Choose a basis of $V_2/\text{Im }T$.

Similarly, we do $V_= := K^{n_-}$, and $(b_1,...,b_{n_-}) \mapsto \sum_{j=1}^{n_-} b_j y_j$.

We now wish to show that $R_+$ is surjective. So

$\begin{pmatrix} T & R_{-} \\ R_{+} & 0\end{pmatrix} : V_1 \oplus V_- \rightarrow V_2 \oplus V_+$ is surjective. So what we have shown (I’ve omitted most of the proof about $Tu + \sum_{j=1}^n b_j y_j = 0$ and stuff) is that if the operator is Fredholm, then we can set up this thing so that it is invertible. We also get that $E_{-+} : K^{n_+} \rightarrow K_{n_-}$ is clearly Fredholm since $n_+$ and $n_-$ are finite.

To show the other direction, first we observed that $R_+$ is surjective and $R_-$ is injective by actually multiplying out $\begin{pmatrix}T & R_- \\ R_+ & 0 \end{pmatrix}\begin{pmatrix} E & E_+ \\ E_- & E_{-+} \end{pmatrix}$ and $\begin{pmatrix} E & E_+ \\ E_- & E_{-+} \end{pmatrix}\begin{pmatrix}T & R_- \\ R_+ & 0 \end{pmatrix}.$

Then, we took $\begin{pmatrix} u \\ u_-\end{pmatrix} \in V_1 \oplus V_-$ and $\begin{pmatrix} v \\ v_+\end{pmatrix} \in V_2 \oplus V_+$, and saw that $Tu = v$, $u_- = 0$, $Ev + E_+ v_+ = u$ and $E_- v + E_{-+} v_+ = 0$.

Since $v$ is in the image of $T$, $E_-v$ is in the image of $E_{-+}$. This allows us to make a well defined map from $E_- : \text{Im }T \rightarrow \text{Im }E_{-+}$:

$E_-^\# : V_2/\text{Im }T \rightarrow V_- / \text{Im }E_{-+}$ Then by playing around with the above results, we get injectivity. It is also surjective, so the dimensions of $V_-/\text{Im }E_{-+}$ and $V_2/\text{Im }T$ are isomorphic.

Now we can define a map $E_+ : \ker E_{-+} \rightarrow \ker T$. We get $E_+$ is injective on all of $V_+$ and thus on $\ker E_{-+}$ from the fact that $R_+ E_+$ is identity. Surjectivity comes from the same two equations in the iff statement.

The main helpful idea was that $Tu = v, u_- = 0$ was equivalent to $Ev + E_+ v_+ = u$ and $E_- v + E_{-+} v_+ = 0$.

We can purturb our operator by a finite rank operator and stuff.

Proof similar to above.
* * * * *
▶ [What this exercise asks]
(a) Rewrite the Fredholm operator notes starting at "Now we can define" and ending at "the iff statement.", putting "the identity map" in place of "identity".
(b) In the Fredholm operator notes, render this sentence in Spanish: "Surjectivity comes from the same two equations in the iff statement."

▶ [Recorded information]
* * * * *
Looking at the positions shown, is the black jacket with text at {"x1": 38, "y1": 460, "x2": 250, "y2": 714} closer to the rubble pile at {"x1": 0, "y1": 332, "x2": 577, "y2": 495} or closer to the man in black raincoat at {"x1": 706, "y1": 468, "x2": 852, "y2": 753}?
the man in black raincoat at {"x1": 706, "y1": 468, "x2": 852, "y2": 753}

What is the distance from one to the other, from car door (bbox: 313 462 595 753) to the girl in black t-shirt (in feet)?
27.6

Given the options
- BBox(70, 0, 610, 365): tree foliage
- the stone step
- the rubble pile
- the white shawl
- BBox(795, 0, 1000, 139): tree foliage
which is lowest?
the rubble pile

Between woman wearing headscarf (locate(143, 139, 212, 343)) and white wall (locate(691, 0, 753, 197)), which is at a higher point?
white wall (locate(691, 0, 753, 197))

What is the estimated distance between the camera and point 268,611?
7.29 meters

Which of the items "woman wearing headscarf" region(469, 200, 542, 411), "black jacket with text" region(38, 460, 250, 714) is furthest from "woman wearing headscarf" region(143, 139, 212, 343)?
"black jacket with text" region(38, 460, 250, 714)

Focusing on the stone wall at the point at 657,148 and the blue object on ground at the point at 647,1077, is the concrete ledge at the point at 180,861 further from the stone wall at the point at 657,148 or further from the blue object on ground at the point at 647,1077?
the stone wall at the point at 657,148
* * * * *
▶ [Expected results]
(a)
Now we can define a map $E_+ : \ker E_{-+} \rightarrow \ker T$. We get $E_+$ is injective on all of $V_+$ and thus on $\ker E_{-+}$ from the fact that $R_+ E_+$ is the identity map. Surjectivity comes from the same two equations in the iff statement.

(b) La sobreyectividad proviene de las mismas dos ecuaciones del enunciado con «si y solo si».